Delaciones premiadas
La criminalidad y la corrupción en América Latina son síntomas de un problema estructural común: la debilidad del Estado. Las soluciones, por ello, son también similares. Las investigaciones –policiales y judiciales– han sido posibles por cambios legales como la introducción de la llamada delación premiada (plea bargain en EEUU), que incentiva a los sospechosos a delatar a otros criminales a cambio de rebajas de sus penas.
Argentina, Brasil, Chile, Colombia, México, Perú y Uruguay han aprobado, entre otras cosas, procesos de arbitraje y alternativas de mediación. Brasil ha criminalizado el fraude en las licitaciones públicas, Argentina ha prohibido el nepotismo en la administración pública y Perú y Colombia han endurecido las penas a delitos de corrupción corporativa.

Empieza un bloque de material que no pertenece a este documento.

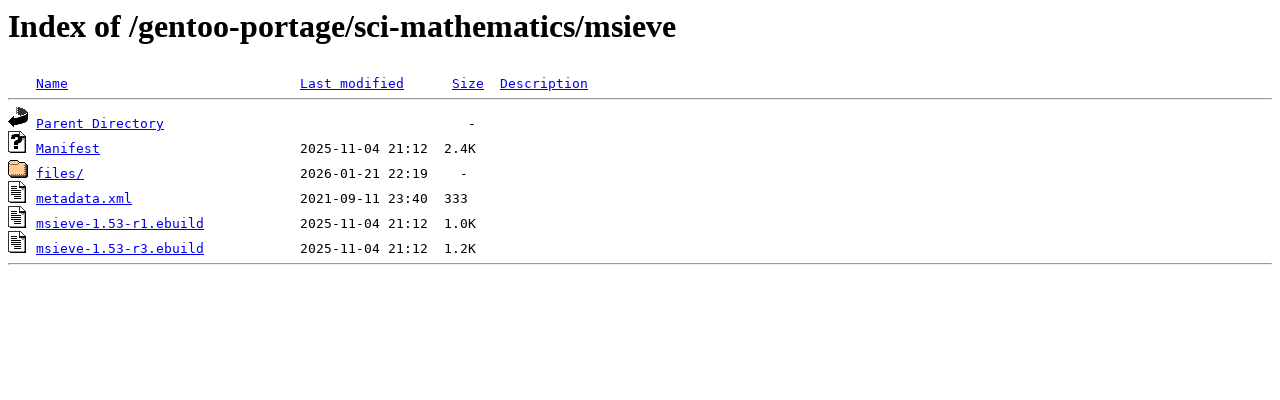

--- FILE ---
content_type: text/html;charset=ISO-8859-1
request_url: http://rsync1.au.gentoo.org/gentoo-portage/sci-mathematics/msieve/?C=D;O=A
body_size: 1237
content:
<!DOCTYPE HTML PUBLIC "-//W3C//DTD HTML 3.2 Final//EN">
<html>
 <head>
  <title>Index of /gentoo-portage/sci-mathematics/msieve</title>
 </head>
 <body>
<h1>Index of /gentoo-portage/sci-mathematics/msieve</h1>
<pre><img src="/icons/blank.gif" alt="Icon "> <a href="?C=N;O=A">Name</a>                             <a href="?C=M;O=A">Last modified</a>      <a href="?C=S;O=A">Size</a>  <a href="?C=D;O=D">Description</a><hr><img src="/icons/back.gif" alt="[PARENTDIR]"> <a href="/gentoo-portage/sci-mathematics/">Parent Directory</a>                                      -   
<img src="/icons/unknown.gif" alt="[   ]"> <a href="Manifest">Manifest</a>                         2025-11-04 21:12  2.4K  
<img src="/icons/folder.gif" alt="[DIR]"> <a href="files/">files/</a>                           2026-01-21 22:19    -   
<img src="/icons/text.gif" alt="[TXT]"> <a href="metadata.xml">metadata.xml</a>                     2021-09-11 23:40  333   
<img src="/icons/text.gif" alt="[TXT]"> <a href="msieve-1.53-r1.ebuild">msieve-1.53-r1.ebuild</a>            2025-11-04 21:12  1.0K  
<img src="/icons/text.gif" alt="[TXT]"> <a href="msieve-1.53-r3.ebuild">msieve-1.53-r3.ebuild</a>            2025-11-04 21:12  1.2K  
<hr></pre>
</body></html>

Pero la región no solo necesita leyes sino, sobre todo, jueces y magistrados que las hagan cumplir. Brasil y Chile son los que más han avanzado en esa dirección estableciendo procesos y mecanismos más transparentes para la elección de magistrados. Los resultados están a la vista. Hoy la delación premiada, vigente en Brasil desde 2013, es una práctica plenamente normalizada en una docenas de países de la región.

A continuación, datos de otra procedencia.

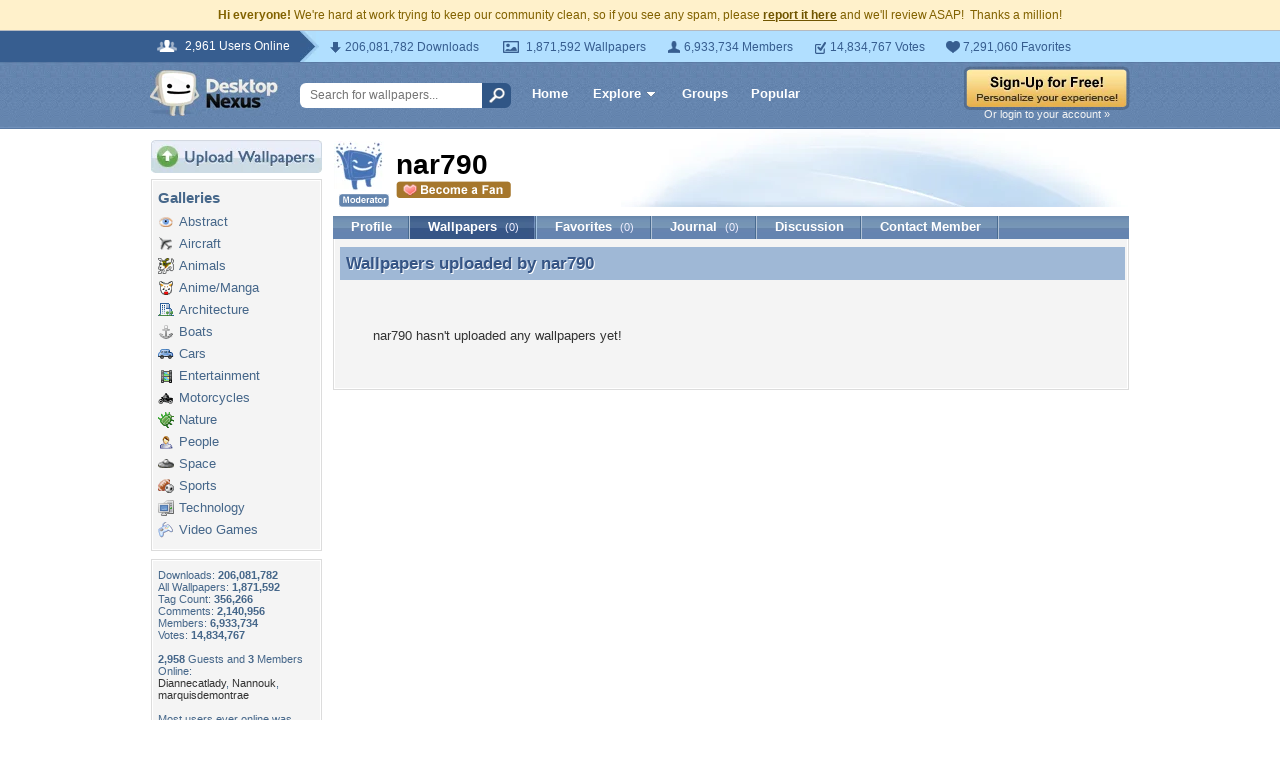

--- FILE ---
content_type: text/html; charset=utf-8
request_url: https://www.google.com/recaptcha/api2/aframe
body_size: 266
content:
<!DOCTYPE HTML><html><head><meta http-equiv="content-type" content="text/html; charset=UTF-8"></head><body><script nonce="7ExoatJCAvi_-qP0QC3YeQ">/** Anti-fraud and anti-abuse applications only. See google.com/recaptcha */ try{var clients={'sodar':'https://pagead2.googlesyndication.com/pagead/sodar?'};window.addEventListener("message",function(a){try{if(a.source===window.parent){var b=JSON.parse(a.data);var c=clients[b['id']];if(c){var d=document.createElement('img');d.src=c+b['params']+'&rc='+(localStorage.getItem("rc::a")?sessionStorage.getItem("rc::b"):"");window.document.body.appendChild(d);sessionStorage.setItem("rc::e",parseInt(sessionStorage.getItem("rc::e")||0)+1);localStorage.setItem("rc::h",'1768660738515');}}}catch(b){}});window.parent.postMessage("_grecaptcha_ready", "*");}catch(b){}</script></body></html>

¿Democracia o Estado de Derecho?
Pero no todos lo ven así. El expresidente brasileño Luiz Inácio Lula da Silva, a quien el Tribunal Supremo ha impedido presentarse como candidato a las próximas elecciones por haber sido condenado en segunda instancia, sostiene que el proceso en su contra es “un golpe de Estado en cámara lenta para marginar de forma permanente a las fuerzas progresistas de Brasil”.
En Argentina también Cristina Fernández dice ser víctima de una política judicial de “persecución y proscripción de dirigentes populares” similar a la de Brasil contra Lula y en Ecuador contra el expresidente Rafael Correa.
Según escribe el excanciller mexicano Jorge Castañeda en el The New York Times, el caso brasileño representa un “choque fundamental entre democracia y el Estado de Derecho”. Lula, en su opinión, ha tenido un proceso debido pero que, dada su popularidad, no dejarle candidatear casi equivale a privar a millones de ciudadanos de su derecho a elegirle.
“La democracia debería imponerse, por así decirlo, al Estado de Derecho”, concluye. Pero seguir el consejo de Castañeda implicaría ignorar la ley de ficha limpia que el propio Lula sancionó siendo presidente y, sobre todo, desconocer los derechos de los millones de contribuyentes brasileños cuyos impuestos se robaron y malversaron.
En el fondo el argumento de Castañeda es el de los propios lulistas: sabemos que robó pero no nos importa porque todos los políticos lo hacen. Así, un político popular estaría por encima de la ley porque una gestión exitosa le garantizaría la impunidad. Pero ese camino conduce a un callejón si salida: si se sacrifica el Estado de Derecho, la democracia es la siguiente víctima.